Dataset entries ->
## Start

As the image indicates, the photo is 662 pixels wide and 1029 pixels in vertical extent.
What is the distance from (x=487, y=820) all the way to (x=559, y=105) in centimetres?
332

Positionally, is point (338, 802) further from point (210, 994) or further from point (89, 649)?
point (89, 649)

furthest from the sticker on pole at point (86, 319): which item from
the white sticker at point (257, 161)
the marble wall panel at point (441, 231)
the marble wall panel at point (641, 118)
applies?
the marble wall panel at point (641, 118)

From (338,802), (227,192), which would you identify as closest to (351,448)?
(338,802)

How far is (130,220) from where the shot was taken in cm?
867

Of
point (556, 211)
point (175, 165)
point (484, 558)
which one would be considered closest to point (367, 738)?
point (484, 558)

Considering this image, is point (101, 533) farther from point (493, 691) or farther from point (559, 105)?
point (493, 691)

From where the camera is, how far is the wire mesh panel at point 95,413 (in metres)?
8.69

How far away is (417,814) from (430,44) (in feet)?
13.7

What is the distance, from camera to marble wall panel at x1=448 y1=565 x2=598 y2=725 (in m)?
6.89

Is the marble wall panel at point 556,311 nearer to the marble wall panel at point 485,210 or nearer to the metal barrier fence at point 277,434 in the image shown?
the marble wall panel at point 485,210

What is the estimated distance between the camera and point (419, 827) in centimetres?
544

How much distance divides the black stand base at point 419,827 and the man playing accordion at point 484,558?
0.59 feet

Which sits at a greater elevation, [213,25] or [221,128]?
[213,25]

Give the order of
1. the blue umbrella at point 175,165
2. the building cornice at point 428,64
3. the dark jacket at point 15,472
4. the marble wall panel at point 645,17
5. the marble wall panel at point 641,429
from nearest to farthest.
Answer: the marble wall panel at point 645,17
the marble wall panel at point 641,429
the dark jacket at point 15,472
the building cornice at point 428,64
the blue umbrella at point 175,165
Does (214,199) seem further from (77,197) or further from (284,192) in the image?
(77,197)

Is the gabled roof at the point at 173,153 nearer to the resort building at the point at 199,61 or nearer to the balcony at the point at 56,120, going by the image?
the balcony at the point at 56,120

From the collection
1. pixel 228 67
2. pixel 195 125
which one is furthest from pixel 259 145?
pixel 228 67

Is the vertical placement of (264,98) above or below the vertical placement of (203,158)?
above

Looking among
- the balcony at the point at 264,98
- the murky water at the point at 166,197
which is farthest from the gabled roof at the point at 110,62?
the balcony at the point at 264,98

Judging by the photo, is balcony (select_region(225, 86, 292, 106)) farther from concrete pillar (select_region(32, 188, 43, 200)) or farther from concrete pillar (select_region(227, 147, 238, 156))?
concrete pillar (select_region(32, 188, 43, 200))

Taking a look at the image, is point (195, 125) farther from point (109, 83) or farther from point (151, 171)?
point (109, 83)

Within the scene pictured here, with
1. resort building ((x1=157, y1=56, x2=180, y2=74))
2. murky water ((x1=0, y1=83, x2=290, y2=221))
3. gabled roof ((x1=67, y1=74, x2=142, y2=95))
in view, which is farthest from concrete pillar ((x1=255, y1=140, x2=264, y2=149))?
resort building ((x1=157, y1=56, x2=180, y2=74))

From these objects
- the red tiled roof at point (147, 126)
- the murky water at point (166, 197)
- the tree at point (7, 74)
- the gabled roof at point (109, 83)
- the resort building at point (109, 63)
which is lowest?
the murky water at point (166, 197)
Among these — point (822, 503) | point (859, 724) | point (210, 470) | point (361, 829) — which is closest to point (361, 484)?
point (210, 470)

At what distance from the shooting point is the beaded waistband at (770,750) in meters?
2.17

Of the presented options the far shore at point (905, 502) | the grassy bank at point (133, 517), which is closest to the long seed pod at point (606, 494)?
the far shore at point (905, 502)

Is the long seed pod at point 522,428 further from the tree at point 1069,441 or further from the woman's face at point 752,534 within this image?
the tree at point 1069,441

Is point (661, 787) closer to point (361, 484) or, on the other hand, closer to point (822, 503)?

## End

Task -> Copy out verbatim the stretch of entries from the line containing "Among these —" through the end of the entries.

Result ->
Among these — point (822, 503) | point (859, 724) | point (210, 470) | point (361, 829) — which is closest to point (361, 484)?
point (210, 470)

At what distance from the shooting point is the beaded waistband at (770,750) in meters?
2.17

Of the presented options the far shore at point (905, 502) | the grassy bank at point (133, 517), which is closest to the long seed pod at point (606, 494)?
the far shore at point (905, 502)

Is the long seed pod at point 522,428 further from the tree at point 1069,441 or further from the woman's face at point 752,534 within this image?
the tree at point 1069,441

Is point (661, 787) closer to point (361, 484) or, on the other hand, closer to point (822, 503)?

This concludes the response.